Work task: Scan the data below for lines containing the string "buffalo" and give only how many there are.

Information shown:
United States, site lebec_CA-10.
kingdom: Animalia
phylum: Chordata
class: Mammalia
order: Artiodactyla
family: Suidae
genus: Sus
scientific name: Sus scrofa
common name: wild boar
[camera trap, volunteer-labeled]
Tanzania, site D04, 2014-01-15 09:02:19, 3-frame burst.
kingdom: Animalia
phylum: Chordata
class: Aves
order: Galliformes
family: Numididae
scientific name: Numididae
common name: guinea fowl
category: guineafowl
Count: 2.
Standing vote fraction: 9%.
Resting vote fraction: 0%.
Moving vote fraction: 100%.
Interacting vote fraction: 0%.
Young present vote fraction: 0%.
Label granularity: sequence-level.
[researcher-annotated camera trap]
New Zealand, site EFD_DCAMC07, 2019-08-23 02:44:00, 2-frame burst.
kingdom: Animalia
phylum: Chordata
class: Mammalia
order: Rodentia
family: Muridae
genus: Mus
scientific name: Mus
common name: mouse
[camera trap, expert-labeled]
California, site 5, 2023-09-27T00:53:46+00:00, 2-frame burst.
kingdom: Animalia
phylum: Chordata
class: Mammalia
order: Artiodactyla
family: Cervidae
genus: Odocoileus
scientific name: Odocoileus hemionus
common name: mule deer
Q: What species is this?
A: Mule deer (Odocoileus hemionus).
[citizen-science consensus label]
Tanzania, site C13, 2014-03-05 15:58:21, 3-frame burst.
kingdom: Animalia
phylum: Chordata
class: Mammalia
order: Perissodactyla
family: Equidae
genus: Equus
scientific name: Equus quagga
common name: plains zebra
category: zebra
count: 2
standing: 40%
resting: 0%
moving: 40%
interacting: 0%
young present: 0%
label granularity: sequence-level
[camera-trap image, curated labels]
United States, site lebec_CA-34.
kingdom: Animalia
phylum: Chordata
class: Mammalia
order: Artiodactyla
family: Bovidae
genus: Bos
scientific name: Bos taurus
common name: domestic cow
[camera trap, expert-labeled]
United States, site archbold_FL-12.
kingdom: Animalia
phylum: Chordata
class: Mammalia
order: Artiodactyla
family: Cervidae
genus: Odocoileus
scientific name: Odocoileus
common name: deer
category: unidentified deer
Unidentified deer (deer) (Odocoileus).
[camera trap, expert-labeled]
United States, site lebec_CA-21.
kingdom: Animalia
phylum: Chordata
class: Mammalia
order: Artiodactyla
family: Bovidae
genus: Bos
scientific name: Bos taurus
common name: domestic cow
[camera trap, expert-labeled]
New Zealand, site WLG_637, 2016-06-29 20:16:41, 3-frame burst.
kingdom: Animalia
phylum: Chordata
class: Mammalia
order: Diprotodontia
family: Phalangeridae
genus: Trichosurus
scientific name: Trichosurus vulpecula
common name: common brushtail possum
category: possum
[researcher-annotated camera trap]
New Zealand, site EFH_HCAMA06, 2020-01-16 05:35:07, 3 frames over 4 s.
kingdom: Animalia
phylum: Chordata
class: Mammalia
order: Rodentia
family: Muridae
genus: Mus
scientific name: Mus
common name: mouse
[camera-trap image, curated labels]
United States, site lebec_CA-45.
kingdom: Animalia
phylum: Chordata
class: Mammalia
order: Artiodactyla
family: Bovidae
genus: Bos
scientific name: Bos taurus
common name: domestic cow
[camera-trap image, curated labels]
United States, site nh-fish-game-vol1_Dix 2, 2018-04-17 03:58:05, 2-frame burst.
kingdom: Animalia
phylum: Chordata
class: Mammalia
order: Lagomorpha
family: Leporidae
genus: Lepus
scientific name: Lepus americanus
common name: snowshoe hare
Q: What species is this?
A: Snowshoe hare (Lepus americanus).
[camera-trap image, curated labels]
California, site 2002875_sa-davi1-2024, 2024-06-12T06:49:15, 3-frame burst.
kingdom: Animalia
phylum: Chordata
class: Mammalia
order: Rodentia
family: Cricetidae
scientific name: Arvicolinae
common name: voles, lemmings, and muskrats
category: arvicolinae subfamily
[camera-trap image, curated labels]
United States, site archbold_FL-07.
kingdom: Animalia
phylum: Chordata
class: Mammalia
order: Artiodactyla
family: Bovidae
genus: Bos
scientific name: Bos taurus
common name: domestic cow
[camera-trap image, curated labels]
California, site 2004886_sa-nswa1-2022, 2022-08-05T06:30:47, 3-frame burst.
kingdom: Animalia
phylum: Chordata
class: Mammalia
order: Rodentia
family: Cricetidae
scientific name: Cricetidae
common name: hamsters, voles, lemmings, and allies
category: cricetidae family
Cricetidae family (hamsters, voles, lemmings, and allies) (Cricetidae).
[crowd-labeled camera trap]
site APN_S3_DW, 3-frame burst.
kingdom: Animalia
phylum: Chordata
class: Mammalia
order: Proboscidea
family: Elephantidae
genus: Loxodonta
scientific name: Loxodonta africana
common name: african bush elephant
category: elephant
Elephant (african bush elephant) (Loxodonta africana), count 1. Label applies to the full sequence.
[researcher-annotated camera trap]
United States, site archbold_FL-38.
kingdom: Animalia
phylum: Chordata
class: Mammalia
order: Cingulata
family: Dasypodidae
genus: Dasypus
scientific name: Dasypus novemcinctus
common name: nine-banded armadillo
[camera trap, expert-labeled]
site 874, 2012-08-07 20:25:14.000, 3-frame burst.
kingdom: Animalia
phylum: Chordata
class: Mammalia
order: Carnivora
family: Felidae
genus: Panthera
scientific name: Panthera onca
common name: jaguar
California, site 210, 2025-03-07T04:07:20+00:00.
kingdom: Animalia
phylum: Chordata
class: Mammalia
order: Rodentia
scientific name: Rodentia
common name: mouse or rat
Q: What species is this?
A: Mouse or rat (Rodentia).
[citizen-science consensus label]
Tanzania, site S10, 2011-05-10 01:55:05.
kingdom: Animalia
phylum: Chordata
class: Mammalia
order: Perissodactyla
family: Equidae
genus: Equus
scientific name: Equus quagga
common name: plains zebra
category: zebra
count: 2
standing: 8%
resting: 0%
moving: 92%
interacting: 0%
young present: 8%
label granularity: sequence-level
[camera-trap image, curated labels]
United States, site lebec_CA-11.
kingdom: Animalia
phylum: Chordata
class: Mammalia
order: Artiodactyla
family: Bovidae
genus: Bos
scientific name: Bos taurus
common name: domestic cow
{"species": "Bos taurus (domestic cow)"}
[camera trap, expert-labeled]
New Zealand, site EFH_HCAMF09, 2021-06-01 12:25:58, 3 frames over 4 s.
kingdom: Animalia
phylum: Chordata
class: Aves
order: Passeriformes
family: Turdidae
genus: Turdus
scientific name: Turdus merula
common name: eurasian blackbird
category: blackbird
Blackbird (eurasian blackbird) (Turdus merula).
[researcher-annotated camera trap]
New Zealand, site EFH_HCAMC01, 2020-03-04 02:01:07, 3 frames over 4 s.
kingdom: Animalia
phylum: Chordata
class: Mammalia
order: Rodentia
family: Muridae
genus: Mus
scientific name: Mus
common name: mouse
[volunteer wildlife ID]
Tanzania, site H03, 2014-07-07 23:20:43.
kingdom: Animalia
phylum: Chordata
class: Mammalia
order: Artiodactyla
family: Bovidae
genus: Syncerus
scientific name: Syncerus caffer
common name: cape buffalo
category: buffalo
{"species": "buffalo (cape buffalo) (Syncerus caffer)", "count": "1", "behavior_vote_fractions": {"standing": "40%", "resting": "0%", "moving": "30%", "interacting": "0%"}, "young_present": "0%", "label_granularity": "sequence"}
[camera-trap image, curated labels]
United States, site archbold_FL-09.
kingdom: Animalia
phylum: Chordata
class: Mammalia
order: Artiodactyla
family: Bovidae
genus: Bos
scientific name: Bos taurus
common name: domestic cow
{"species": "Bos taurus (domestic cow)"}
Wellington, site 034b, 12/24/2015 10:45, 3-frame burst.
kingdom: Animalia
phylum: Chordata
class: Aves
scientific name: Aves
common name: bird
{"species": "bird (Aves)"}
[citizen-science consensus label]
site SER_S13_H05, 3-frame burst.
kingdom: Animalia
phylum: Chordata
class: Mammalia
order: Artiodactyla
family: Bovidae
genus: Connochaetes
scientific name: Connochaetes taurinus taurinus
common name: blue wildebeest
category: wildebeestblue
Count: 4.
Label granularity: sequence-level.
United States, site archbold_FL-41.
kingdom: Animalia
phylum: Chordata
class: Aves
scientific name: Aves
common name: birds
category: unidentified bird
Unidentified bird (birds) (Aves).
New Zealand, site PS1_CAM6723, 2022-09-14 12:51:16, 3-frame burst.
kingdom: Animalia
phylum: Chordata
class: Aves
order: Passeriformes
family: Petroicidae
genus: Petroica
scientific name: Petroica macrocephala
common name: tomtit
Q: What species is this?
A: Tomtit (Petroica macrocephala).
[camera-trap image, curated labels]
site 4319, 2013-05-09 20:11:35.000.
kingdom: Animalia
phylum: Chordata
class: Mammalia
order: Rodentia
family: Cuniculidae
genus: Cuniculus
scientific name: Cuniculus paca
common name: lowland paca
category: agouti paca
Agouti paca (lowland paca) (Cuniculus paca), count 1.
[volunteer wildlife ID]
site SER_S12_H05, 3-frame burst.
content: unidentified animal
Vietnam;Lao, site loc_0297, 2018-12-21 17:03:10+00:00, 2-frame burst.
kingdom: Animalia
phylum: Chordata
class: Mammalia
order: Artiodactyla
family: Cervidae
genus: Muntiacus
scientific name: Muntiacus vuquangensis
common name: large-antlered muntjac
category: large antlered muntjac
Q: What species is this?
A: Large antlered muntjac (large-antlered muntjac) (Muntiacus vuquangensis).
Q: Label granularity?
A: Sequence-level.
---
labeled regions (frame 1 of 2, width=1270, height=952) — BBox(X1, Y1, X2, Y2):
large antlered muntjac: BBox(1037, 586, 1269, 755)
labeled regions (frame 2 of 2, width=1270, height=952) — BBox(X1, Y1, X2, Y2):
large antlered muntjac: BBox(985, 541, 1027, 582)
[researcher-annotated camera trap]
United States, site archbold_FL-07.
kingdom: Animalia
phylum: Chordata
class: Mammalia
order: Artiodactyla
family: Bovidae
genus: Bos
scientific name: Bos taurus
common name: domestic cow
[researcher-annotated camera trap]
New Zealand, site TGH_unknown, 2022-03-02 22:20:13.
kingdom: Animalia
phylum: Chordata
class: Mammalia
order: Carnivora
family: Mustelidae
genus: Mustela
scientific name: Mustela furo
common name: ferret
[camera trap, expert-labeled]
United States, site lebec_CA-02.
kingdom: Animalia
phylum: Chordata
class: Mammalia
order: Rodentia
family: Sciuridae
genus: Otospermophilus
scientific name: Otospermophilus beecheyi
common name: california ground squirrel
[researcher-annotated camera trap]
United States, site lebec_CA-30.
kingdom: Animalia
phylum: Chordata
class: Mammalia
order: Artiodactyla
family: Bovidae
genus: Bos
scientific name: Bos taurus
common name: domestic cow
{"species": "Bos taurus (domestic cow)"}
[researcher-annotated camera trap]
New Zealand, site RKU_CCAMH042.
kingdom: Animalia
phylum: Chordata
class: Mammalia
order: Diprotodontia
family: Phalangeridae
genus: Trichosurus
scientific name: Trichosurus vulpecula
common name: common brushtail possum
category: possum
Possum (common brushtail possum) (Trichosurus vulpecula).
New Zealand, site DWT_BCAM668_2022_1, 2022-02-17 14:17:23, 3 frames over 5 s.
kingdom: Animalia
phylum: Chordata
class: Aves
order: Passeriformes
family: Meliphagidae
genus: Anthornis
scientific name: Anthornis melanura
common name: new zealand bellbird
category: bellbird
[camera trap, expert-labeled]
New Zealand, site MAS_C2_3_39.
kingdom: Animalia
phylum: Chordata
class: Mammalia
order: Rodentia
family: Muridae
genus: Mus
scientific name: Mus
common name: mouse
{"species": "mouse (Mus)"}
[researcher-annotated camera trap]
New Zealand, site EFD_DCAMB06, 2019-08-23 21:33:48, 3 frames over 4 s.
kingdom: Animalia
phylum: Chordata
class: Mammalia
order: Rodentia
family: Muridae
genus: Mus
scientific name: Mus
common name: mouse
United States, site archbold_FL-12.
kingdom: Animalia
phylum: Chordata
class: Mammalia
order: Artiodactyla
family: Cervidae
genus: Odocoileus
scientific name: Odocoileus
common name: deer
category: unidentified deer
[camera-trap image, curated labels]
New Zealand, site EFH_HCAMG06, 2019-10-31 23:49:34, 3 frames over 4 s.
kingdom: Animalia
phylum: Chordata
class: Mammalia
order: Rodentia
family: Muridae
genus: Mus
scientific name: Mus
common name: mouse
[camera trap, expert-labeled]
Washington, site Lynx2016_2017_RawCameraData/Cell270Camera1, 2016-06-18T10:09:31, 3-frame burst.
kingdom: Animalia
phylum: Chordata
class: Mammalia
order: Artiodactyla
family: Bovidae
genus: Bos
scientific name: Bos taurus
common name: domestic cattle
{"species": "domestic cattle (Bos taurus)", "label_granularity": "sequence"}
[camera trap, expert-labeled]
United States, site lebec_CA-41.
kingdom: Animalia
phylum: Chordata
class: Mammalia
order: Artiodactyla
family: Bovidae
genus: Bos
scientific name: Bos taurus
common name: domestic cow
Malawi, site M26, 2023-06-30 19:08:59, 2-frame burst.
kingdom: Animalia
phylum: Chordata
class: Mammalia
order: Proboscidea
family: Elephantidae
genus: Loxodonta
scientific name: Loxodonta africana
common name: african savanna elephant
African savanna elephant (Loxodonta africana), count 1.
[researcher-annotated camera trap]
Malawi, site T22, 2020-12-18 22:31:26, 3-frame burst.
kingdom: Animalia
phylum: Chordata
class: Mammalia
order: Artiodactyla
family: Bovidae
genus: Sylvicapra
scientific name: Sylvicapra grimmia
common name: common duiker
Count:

Solution to this exercise: 3